───── Data ─────

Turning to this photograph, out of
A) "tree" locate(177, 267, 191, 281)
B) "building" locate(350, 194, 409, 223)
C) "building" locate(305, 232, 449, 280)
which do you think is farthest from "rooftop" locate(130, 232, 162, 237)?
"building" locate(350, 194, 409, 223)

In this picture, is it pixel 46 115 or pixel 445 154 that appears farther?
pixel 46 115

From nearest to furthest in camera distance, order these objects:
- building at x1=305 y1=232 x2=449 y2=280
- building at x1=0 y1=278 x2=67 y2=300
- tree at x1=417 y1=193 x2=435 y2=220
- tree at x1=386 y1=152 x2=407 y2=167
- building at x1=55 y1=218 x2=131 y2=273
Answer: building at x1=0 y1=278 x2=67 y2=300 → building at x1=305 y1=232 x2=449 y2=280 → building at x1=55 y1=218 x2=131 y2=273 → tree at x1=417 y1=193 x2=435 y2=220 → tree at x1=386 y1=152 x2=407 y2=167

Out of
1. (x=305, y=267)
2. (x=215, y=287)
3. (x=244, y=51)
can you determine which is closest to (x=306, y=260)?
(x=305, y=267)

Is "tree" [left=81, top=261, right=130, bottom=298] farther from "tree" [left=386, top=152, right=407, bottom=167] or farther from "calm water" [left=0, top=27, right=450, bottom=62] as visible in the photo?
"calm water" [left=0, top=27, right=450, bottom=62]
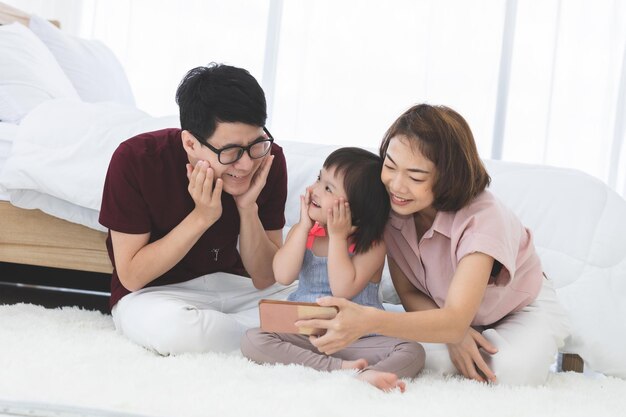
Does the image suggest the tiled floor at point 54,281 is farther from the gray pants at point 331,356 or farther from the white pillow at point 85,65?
the gray pants at point 331,356

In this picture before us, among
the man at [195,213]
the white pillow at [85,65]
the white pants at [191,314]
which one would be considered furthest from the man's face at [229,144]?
the white pillow at [85,65]

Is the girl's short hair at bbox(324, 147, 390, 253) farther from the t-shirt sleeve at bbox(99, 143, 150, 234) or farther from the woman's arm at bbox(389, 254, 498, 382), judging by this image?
the t-shirt sleeve at bbox(99, 143, 150, 234)

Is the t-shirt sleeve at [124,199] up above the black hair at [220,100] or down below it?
below

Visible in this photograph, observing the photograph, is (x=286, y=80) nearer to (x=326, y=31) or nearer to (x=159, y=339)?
(x=326, y=31)

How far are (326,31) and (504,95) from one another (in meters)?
0.99

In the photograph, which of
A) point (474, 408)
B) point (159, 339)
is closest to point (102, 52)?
point (159, 339)

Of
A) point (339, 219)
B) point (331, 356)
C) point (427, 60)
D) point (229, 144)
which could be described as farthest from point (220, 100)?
point (427, 60)

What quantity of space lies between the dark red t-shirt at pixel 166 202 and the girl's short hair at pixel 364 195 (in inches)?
9.6

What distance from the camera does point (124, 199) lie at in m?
1.51

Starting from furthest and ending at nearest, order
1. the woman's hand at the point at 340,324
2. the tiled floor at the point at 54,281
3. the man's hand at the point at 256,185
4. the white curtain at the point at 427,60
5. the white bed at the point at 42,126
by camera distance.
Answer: the white curtain at the point at 427,60
the tiled floor at the point at 54,281
the white bed at the point at 42,126
the man's hand at the point at 256,185
the woman's hand at the point at 340,324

─────

— The exercise —
Write out the whole listing exactly, and drop the pictures.

— Solution to this task —
Turning to this photograph, out of
A) "tree" locate(177, 267, 191, 281)
B) "building" locate(350, 194, 409, 223)
C) "building" locate(305, 232, 449, 280)
which do you think is farthest from "rooftop" locate(130, 232, 162, 237)?
"building" locate(350, 194, 409, 223)

In this picture, is it pixel 46 115 or pixel 445 154 that appears farther?
pixel 46 115

From nearest to furthest in camera distance, order these objects:
- building at x1=305 y1=232 x2=449 y2=280
- building at x1=0 y1=278 x2=67 y2=300
- tree at x1=417 y1=193 x2=435 y2=220
- tree at x1=386 y1=152 x2=407 y2=167
- building at x1=55 y1=218 x2=131 y2=273
Answer: building at x1=0 y1=278 x2=67 y2=300 → building at x1=305 y1=232 x2=449 y2=280 → building at x1=55 y1=218 x2=131 y2=273 → tree at x1=417 y1=193 x2=435 y2=220 → tree at x1=386 y1=152 x2=407 y2=167

Out of
1. (x=305, y=267)
2. (x=215, y=287)
3. (x=244, y=51)
can you determine which is closest to (x=306, y=260)?
(x=305, y=267)

Is "tree" [left=81, top=261, right=130, bottom=298] farther from "tree" [left=386, top=152, right=407, bottom=167] or farther from "calm water" [left=0, top=27, right=450, bottom=62] as visible in the photo?
"calm water" [left=0, top=27, right=450, bottom=62]
Does the image suggest the tiled floor at point 54,281 is farther from the gray pants at point 331,356 or farther from the white pillow at point 85,65?
the gray pants at point 331,356

In this picture before us, among
the man at [195,213]
the white pillow at [85,65]
the white pants at [191,314]
which one would be considered furthest from the man's face at [229,144]?
the white pillow at [85,65]

Is the girl's short hair at bbox(324, 147, 390, 253) farther from the t-shirt sleeve at bbox(99, 143, 150, 234) or farther from the woman's arm at bbox(389, 254, 498, 382), judging by this image?
the t-shirt sleeve at bbox(99, 143, 150, 234)

Is the t-shirt sleeve at [124,199] up above the black hair at [220,100] or down below it?
below

Visible in this photograph, observing the photograph, is (x=286, y=80) nearer to (x=326, y=31) or nearer to (x=159, y=339)?
(x=326, y=31)

How far are (326,31) and (504,95) from one another (in meters)?
0.99

In the photograph, which of
A) point (474, 408)
B) point (159, 339)
is closest to point (102, 52)?
point (159, 339)

Of
A) point (339, 219)
B) point (331, 356)
C) point (427, 60)
D) point (229, 144)
which could be described as farthest from point (220, 100)?
point (427, 60)

What quantity of space lies between the dark red t-shirt at pixel 166 202 and the girl's short hair at pixel 364 195 (in inches)?
9.6

What distance from the camera does point (124, 199) lie at in m?
1.51

Starting from furthest and ending at nearest, order
1. the woman's hand at the point at 340,324
2. the tiled floor at the point at 54,281
3. the man's hand at the point at 256,185
4. the white curtain at the point at 427,60
5. the white bed at the point at 42,126
by camera distance.
Answer: the white curtain at the point at 427,60
the tiled floor at the point at 54,281
the white bed at the point at 42,126
the man's hand at the point at 256,185
the woman's hand at the point at 340,324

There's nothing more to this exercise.